• EXERCISE TEXT:
---
Blog from April, 2011

At long last, I'm back on the ANTLR v4 rebuild after 9 months hiatus to write an academic LL(*) paper with Kathleen Fisher and release StringTemplate v4. Woot!

Ok, so what does all that title nonsense have to do with ANTLR v4? Well, v4 will use all those things at some point, either in analysis or in the generated code. I'm proposing something a little different for v4: Along with a recursive-descent parser, I'm going to serialize the grammar down to a simple PDA (push-down automaton) represented by the bytecodes of an interpreter (Derived partially from Cox' description of Thompson's 1960s work). The interpreter will serve many useful purposes:

  1. a pure interpreted version of a lexer/parser/tree parser; related work: A Text Pattern-Matching Tool based on Parsing Expression Grammars, but I will need to extend for semantic predicates and actions
  2. the backtracking mechanism for parsers and tree parsers
  3. the mechanism for handling lexical constructs that a DFA cannot handle.
  4. improve error recovery
  5. support "code completion / intellisense" type functionality in development environments

From the bytecodes, we can build a data structure in memory that will be more convenient for a lot of purposes. The data structure will effectively be a recursive transition network (RTN) or, if there are predicates and actions, an augmented transition network (ATN).

Pure-interpreted parsing

Sometimes you need to parse some data but going through the whole ANTLR code generation and then compilation process is overkill. It would be nice to have a good interpreter that could parse input described by a grammar without having to deal with code generation. We can short-circuit the ANTLR tool at the point it's created an internal ATN but before code generation. Then, we can simply run an interpreter over the ATN.

If you don't mind a code generation phase but don't want a huge output file typical of recursive descent parsers, we could also generate the bytecode for a PDA into a Java file. The bytecodes are like a serialized version of the ATN. Even if you don't plan on interpreting the grammar, I think I will generate the bytecodes anyway for the recovery stuff I describe below. The bytecodes even for large grammar shouldn't be more than a few k or 10s of k bytes. Hmm... this does bring up the whole issue again in Java of generating static arrays (see Implementing parsers and state machines in Java).

Interpreted backtracking

Unlike most backtracking parsers, ANTLR v3 supports arbitrary actions, even those that cannot be undone. It does that by turning off the actions while backtracking. Upon success, it rewinds the input and then re-parses the input, this time with feeling to execute the actions. To pull this off, I need to generate an "if backtracking" conditional around every action, which causes a problem if you've defined a local variable in that action. All of a sudden that variable is invisible to the other actions. Also, at least the way I generate syntactic predicates in v3, backtracking results in code bloat.

If I have a separate mechanism to do backtracking, I don't need to guard all of the actions with a conditional and there's no code bloat. Syntactic predicates will launch an interpreter (as bytecodes or walking an ATN; doesn't matter) to see if a particular grammar fragment matches. Even if this turns out to be much lower than using generated recursive descent code fragments, ANTLR works very hard to remove unnecessary syntactic predicates. I doubt even a slow implementation would affect the overall parsing time significantly.
---
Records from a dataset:
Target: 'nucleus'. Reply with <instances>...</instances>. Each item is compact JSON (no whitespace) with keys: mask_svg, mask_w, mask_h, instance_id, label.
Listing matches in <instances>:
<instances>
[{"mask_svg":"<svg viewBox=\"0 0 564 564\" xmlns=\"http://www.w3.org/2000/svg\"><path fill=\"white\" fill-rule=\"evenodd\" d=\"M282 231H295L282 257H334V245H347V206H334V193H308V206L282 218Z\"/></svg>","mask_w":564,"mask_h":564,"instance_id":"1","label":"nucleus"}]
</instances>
---
• PROBLEMS TO WORK ON:
• a. From the ANTLR v4 blog post, write out the stretch from "1. a pure interpreted" through "transition network (ATN).".
• b. List every purpose the ANTLR v4 blog post gives in its numbered list of uses for the interpreter.
• c. Answer these questions using the ANTLR v4 blog post:
(i) How long was the hiatus from the ANTLR v4 rebuild?
(ii) What is the in-memory data structure called when there are predicates and actions?
(iii) How does ANTLR v3 handle actions while backtracking?

• TASK-BY-TASK RESULTS:
• a.
1. a pure interpreted version of a lexer/parser/tree parser; related work: A Text Pattern-Matching Tool based on Parsing Expression Grammars, but I will need to extend for semantic predicates and actions
  2. the backtracking mechanism for parsers and tree parsers
  3. the mechanism for handling lexical constructs that a DFA cannot handle.
  4. improve error recovery
  5. support "code completion / intellisense" type functionality in development environments

From the bytecodes, we can build a data structure in memory that will be more convenient for a lot of purposes. The data structure will effectively be a recursive transition network (RTN) or, if there are predicates and actions, an augmented transition network (ATN).

• b.
1. a pure interpreted version of a lexer/parser/tree parser
2. the backtracking mechanism for parsers and tree parsers
3. the mechanism for handling lexical constructs that a DFA cannot handle
4. improve error recovery
5. support "code completion / intellisense" type functionality in development environments

• c.
(i) 9 months
(ii) An augmented transition network (ATN)
(iii) It turns the actions off while backtracking.